With the growing number of patients possibly eligible for thrombectomy, the need for patient triage has surged, and there is still a need for alternative triage methods, as current imaging methods do not always provide the information needed or they may not be available in hospitals outside of comprehensive stroke centers.
To this end, several studies have looked at CTA-based deep learning methods in ischemic stroke detection with promising results4–7 and our previous study suggested that a convolutional neural network (CNN) model could be useful in determining eligibility for thrombolytic therapy. 5 However, CNN performance in final infarct estimation might vary depending on treatment selection and could be different in patients receiving thrombolytic therapy versus patients treated with EVT.

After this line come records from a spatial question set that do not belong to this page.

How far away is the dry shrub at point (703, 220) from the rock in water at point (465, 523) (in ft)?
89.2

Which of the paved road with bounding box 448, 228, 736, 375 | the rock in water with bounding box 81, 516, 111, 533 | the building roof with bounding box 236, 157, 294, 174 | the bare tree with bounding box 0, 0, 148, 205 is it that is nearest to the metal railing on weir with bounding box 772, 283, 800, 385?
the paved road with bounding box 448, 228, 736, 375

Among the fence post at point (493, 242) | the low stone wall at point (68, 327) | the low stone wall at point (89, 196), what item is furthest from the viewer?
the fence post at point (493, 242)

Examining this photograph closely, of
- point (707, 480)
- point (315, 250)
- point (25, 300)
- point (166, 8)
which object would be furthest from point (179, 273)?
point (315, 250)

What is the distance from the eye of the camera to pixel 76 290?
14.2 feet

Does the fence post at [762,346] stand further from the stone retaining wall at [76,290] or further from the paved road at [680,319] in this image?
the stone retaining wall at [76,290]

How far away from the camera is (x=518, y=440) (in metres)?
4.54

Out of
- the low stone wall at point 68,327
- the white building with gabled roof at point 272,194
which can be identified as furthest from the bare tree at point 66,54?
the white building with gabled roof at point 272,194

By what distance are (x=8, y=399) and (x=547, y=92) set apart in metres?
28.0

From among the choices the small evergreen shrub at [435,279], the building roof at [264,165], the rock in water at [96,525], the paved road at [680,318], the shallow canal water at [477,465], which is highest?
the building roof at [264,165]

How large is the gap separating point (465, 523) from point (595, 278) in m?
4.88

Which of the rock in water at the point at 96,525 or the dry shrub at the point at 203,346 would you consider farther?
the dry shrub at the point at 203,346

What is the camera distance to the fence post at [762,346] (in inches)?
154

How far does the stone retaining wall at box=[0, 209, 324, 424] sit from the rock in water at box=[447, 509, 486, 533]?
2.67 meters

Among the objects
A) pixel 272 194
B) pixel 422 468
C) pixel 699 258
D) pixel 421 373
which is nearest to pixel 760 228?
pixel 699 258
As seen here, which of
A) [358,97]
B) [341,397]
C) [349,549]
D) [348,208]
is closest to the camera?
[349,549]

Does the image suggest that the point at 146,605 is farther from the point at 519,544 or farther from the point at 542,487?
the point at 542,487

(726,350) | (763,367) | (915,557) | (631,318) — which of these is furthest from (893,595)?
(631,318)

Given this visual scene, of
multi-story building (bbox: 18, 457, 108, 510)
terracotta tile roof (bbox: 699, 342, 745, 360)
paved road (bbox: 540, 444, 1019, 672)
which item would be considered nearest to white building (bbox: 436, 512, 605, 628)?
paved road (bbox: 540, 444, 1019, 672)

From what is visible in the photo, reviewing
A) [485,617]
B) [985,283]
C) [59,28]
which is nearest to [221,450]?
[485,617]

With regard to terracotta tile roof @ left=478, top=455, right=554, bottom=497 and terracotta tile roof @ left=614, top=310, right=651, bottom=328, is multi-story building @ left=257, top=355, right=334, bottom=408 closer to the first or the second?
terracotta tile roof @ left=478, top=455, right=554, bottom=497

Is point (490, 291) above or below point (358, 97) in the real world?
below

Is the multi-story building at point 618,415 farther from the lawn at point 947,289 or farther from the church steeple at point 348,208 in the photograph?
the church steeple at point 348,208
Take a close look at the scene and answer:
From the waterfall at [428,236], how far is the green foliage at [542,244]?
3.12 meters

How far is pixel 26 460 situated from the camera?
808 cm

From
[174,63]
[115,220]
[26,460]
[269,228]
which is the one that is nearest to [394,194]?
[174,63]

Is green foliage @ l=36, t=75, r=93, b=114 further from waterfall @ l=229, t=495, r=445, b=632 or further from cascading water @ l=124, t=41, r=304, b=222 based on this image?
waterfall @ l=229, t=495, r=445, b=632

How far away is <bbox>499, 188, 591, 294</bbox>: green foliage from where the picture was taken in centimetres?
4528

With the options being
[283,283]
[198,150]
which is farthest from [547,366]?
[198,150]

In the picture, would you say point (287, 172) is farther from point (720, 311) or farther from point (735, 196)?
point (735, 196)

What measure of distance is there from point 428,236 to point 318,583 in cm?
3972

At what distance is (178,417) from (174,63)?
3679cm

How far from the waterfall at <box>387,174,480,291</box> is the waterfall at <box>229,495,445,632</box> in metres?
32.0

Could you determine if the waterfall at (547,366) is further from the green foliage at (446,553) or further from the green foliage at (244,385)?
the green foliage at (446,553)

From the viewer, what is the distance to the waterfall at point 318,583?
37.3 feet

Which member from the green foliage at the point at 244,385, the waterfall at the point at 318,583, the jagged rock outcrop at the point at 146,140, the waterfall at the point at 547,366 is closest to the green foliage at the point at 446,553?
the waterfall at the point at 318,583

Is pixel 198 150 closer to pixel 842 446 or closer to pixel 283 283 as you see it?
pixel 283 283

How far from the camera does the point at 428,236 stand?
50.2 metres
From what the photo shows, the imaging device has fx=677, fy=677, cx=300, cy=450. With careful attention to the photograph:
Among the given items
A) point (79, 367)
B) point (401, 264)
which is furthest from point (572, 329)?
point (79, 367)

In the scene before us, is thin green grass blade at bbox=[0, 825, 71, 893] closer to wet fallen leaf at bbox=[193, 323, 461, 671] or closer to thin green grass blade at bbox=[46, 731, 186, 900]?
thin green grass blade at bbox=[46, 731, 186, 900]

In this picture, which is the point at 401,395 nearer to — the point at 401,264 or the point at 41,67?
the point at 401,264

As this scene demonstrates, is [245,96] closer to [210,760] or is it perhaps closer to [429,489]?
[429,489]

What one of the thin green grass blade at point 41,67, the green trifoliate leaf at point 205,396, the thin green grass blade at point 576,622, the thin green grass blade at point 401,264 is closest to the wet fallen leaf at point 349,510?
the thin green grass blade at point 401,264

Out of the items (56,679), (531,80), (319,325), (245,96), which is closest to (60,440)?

In this study, we set out to investigate whether our CTA-based CNN model can predict the final infarct volume in patients with acute ischemic stroke (AIS) treated successfully with mechanical thrombectomy. The premise was that with successful recanalization, the baseline infarct core determined by the CNN should roughly match the final infarct volume on follow-up imaging. CNN performance was analyzed for patients presenting either in the early (0–6 h) or late (6–24 h) time window and compared to a commercially available CTP-based software (RAPID, iSchemaView) to investigate the ability of this method in predicting final infarct volume.
Materials and methods
The data that support the findings of this study are available from the corresponding author upon reasonable request. Helsinki University Hospital ethics committee approved this retrospective study and patients’ informed consent was waived.
Study population
We retrospectively studied the clinical and imaging findings of consecutive stroke suspected cases that presented to Helsinki University Hospital between February 2018 and March 2020. The total number of thrombectomies performed in our institution during this time period was 505. Inclusion criteria for this study were: (1) stroke code activated, (2) admission stroke protocol imaging performed using fast CTA acquisition protocol and CTP, (3) anterior circulation LVO at CTA (CCA, ICA, MCA M1, MCA M2), (4) successful EVT, defined as Thrombolysis in cerebral infarction score 2b or 3 and (5) a follow-up NCCT or an MRI study with DWI performed no later than 5 days after the onset of symptoms. Patients with hemorrhagic transformation of infarct resulting in parenchymal hematoma with mass effect were excluded. This exclusion was done so that the hematomas and related edema would not produce errors in infarct volume measurements. Patient characteristics are presented in Table 1.
Table 1.
No. of patients | 89 |
---|---|
Age, mean (SD, range) | 67 (13.3, 28-92) |
Female, n (%) | 46 (52) |
NIHSS, median (IQR) a | 12 (7–17) |
Time from symptom onset to CT imaging (min), median (IQR) b | 121 (71–228) |
Time from symptom onset to recanalization (min), median (IQR)2 | 215 (169–348) |
Most proximal target occlusion location, n (%) | |
CCA | 1 (<1) |
Proximal ICA | 3 (3) |
Distal ICA | 10 (11) |
MCA M1 | 54 (61) |
MCA M2 | 21 (24) |
Intravenous thrombolysis, n (%) | 40 (45) |
aNIHSS was reported for 86 patients.
bExact time from symptom onset was unknown in 32 patients.
SD: standard deviation; IQR: interquartile range; NIHSS: national institutes of health stroke scale; CT: computed tomography; CCA: common carotid artery; ICA: internal carotid artery; MCA: middle cerebral artery; CNN: convolutional neural network; CTP-RAPID: computed tomography perfusion RAPID; CBF: cerebral blood flow.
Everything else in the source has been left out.